A new study just gave people some solid evidence suggesting that the consumption of just one regular energy drink is capable of increasing the risk of heart attack and stroke in 90 minutes. The new study will be presented on November 12 at the meeting of the American Heart Association in Chicago.
Researchers note that energy drinks make blood vessels narrower, potentially restricting the flow of blood throughout the body and to vital organs.
Unfortunately as much as energy drinks feel useful and necessary to drink, or coffee at least, several previous studies have found a link between those drinks and heart, stomach, and nerve problems. New findings hailing from the University of Texas in Houston are some of the first to specifically focus on the possibility of increased heart attack and stroke risk.
Really it isn’t anywhere near the first evidence that there’s a connection between the two, but some people need it to be quantified in that hard, scientific way to believe it. Common sense can suggest there’s a link, but in this case it’s also very necessary to have detailed, scientific evidence and research to back this up, so it should be appreciated because not all studies are willing to be this honest.
The researchers looked at 44 students attending the McGovern Medical School at UTHealth. Every participant was in their 20’s, and they were all classified as “healthy non-smokers.”
To begin, they tested the function of endothelium, the layer of cells that lines the surface of blood vessels.
Dysfunction of this layer lining blood vessels has been shown to indicate arteries that aren’t able to properly dilate, and therefore heart attack.
The endothelial function of participants was tested, and then each of them proceeded to drink a 24 ounce (very large) energy drink, before receiving another test of the bodily process an hour and a half later.
Within just 90 minutes, the internal diameter of those blood vessels had on average been decreased by almost half. This protective cellular lining of blood vessels was made thinner, almost immediately.

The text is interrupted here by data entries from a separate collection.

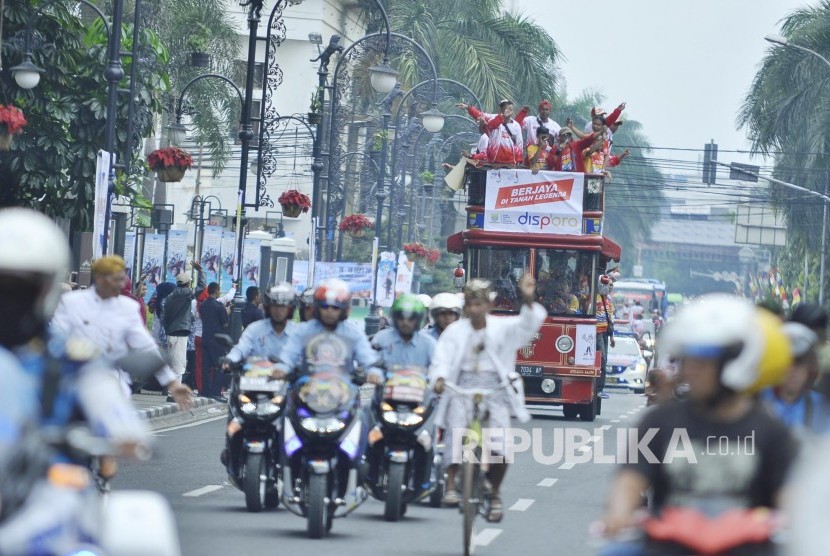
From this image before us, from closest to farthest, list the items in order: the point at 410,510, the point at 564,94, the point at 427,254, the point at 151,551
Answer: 1. the point at 151,551
2. the point at 410,510
3. the point at 427,254
4. the point at 564,94

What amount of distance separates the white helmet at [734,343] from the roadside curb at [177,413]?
51.2ft

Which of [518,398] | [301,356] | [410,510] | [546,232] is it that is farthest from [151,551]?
[546,232]

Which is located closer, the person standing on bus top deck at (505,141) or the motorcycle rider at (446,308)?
the motorcycle rider at (446,308)

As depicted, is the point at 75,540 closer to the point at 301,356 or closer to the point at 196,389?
the point at 301,356

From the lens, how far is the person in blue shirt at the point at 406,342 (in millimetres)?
12977

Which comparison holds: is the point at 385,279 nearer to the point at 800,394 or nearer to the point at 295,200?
the point at 295,200

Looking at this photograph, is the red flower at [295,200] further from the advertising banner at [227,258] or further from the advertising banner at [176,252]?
the advertising banner at [176,252]

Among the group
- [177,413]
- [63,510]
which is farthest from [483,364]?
[177,413]

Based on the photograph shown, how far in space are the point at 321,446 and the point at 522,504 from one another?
325 centimetres

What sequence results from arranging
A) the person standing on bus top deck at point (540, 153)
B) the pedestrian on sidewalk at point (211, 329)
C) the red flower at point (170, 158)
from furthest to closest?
the red flower at point (170, 158) → the person standing on bus top deck at point (540, 153) → the pedestrian on sidewalk at point (211, 329)

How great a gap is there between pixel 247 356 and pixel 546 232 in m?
12.8

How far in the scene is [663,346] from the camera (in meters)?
5.70

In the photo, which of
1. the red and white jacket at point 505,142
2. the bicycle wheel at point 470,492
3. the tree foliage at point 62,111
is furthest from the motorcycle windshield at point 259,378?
the tree foliage at point 62,111

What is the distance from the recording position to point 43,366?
5.47 metres
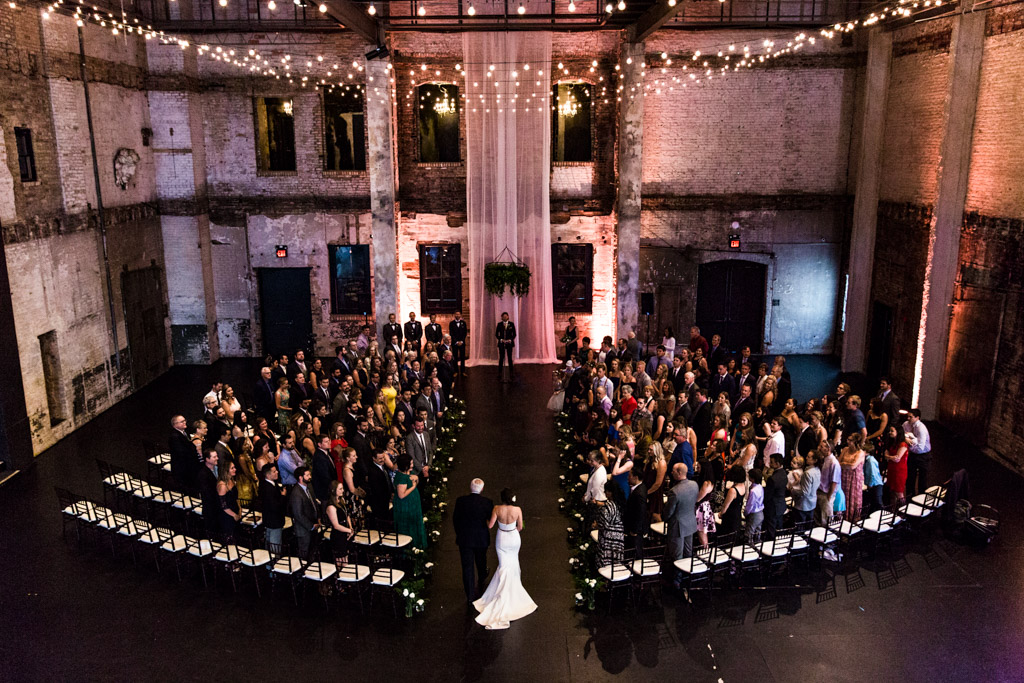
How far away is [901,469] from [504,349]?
27.1 ft

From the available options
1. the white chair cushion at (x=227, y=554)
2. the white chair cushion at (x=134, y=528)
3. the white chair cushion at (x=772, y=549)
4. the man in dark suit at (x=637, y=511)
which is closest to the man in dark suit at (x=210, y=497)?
the white chair cushion at (x=227, y=554)

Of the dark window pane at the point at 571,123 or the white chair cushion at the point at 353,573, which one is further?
the dark window pane at the point at 571,123

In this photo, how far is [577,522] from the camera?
32.9ft

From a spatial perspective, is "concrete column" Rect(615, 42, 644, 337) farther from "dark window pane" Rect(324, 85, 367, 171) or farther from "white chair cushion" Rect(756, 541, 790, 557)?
"white chair cushion" Rect(756, 541, 790, 557)

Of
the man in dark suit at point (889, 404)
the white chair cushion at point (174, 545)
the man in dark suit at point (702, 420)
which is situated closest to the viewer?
the white chair cushion at point (174, 545)

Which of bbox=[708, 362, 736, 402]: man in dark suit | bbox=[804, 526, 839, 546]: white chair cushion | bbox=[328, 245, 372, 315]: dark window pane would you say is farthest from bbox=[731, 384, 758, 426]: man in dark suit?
bbox=[328, 245, 372, 315]: dark window pane

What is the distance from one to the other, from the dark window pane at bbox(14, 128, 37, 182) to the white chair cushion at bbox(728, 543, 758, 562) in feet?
38.4

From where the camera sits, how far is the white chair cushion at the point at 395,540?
8.54 m

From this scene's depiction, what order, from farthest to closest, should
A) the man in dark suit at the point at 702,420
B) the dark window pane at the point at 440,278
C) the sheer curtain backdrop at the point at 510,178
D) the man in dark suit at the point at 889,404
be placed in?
the dark window pane at the point at 440,278, the sheer curtain backdrop at the point at 510,178, the man in dark suit at the point at 702,420, the man in dark suit at the point at 889,404

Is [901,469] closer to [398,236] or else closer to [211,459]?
[211,459]

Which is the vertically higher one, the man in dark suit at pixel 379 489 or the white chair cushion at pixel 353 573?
the man in dark suit at pixel 379 489

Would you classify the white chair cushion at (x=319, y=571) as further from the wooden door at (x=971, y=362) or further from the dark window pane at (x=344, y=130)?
the dark window pane at (x=344, y=130)

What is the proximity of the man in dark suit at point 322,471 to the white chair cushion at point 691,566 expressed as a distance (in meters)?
3.99

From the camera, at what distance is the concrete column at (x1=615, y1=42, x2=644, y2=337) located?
15805 mm
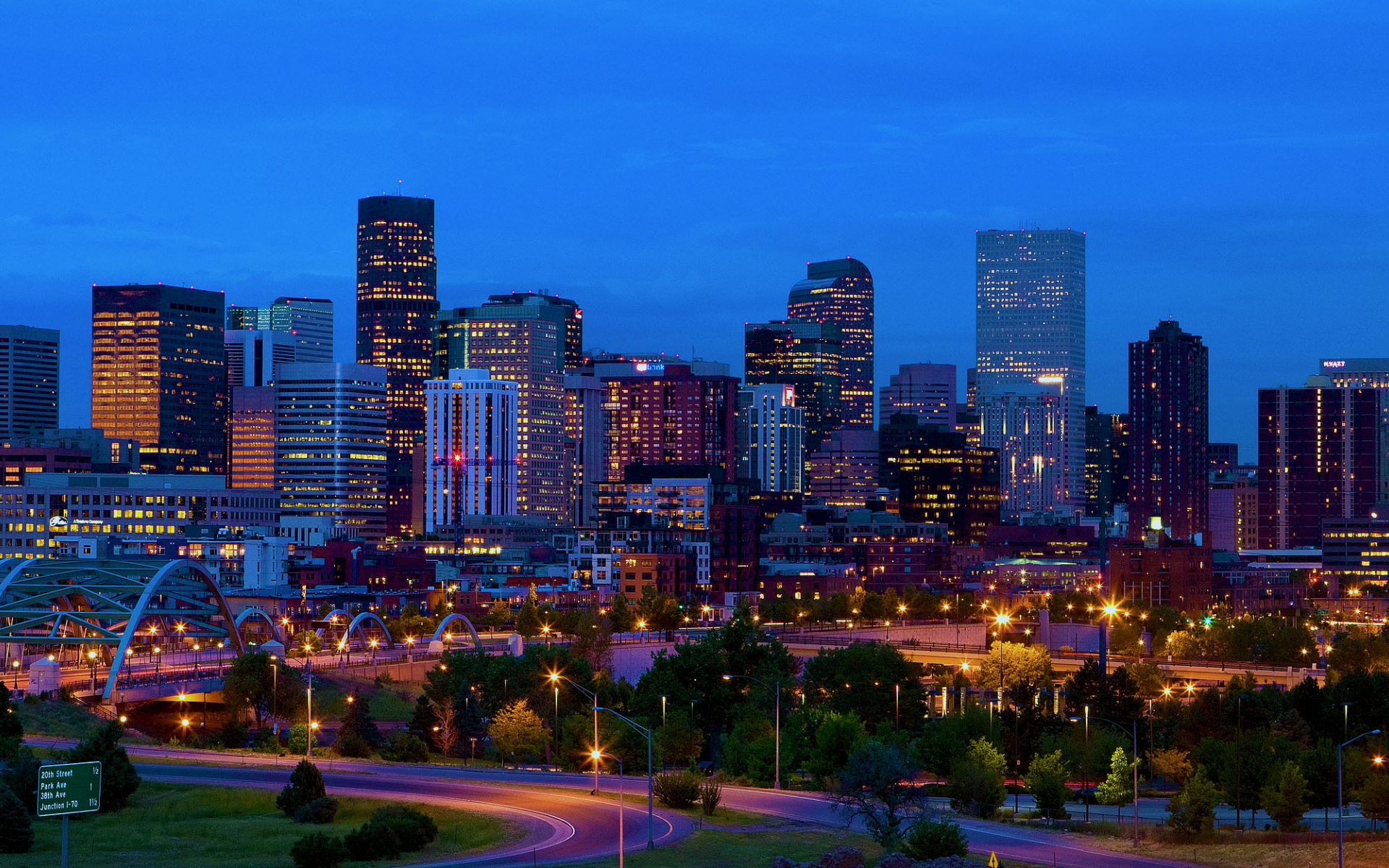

These are specific, well tested and solid findings, truly what science is supposed to be: the scientific method, just straight evidence.
The test can be replicated by any person capable of performing these tests that evaluate endothelial function.
A professor of medicine at the Houston School, Dr. John Higgins said “As energy drinks are becoming more and more popular, it is important to study the effects of these drinks on those who frequently drink them and better determine what, if any, is a safe consumption pattern.”
This study seems very to the point and solid, with its evidence very transparent and easy to understand. In the past, other studies exploring the effects of energy drinks found similar things.
A University of Waterloo study from Ontario, Canada found that 55% of people aged 12 to 24 surveyed reported suffering various conditions such as chest pains, vomiting, even seizures after consuming energy drinks.
One can assume coffee and tea, or a lot of strong coffee, has a similar effect, and caffeine was probably the principal thing being studied in these papers, although other not so great chemicals and sugar are also present in energy drinks, and sugar must be a huge factor.
According to Professor David Hammond, the lead author of the Canadian study: “Most risk assessments to date have used coffee as a reference for estimating the health effects of energy drinks, however, it is clear these products pose a greater health risk.
The health effects from energy [drinks] could be due to different ingredients than coffee, or the ways in which they are consumed, including with alcohol or during physical activity.”
Caffiene has also been linked to worsening type 2 diabetes, and rising blood sugar levels. It’s definitely not great for us, writers drink it a lot and they can feel those negative effects.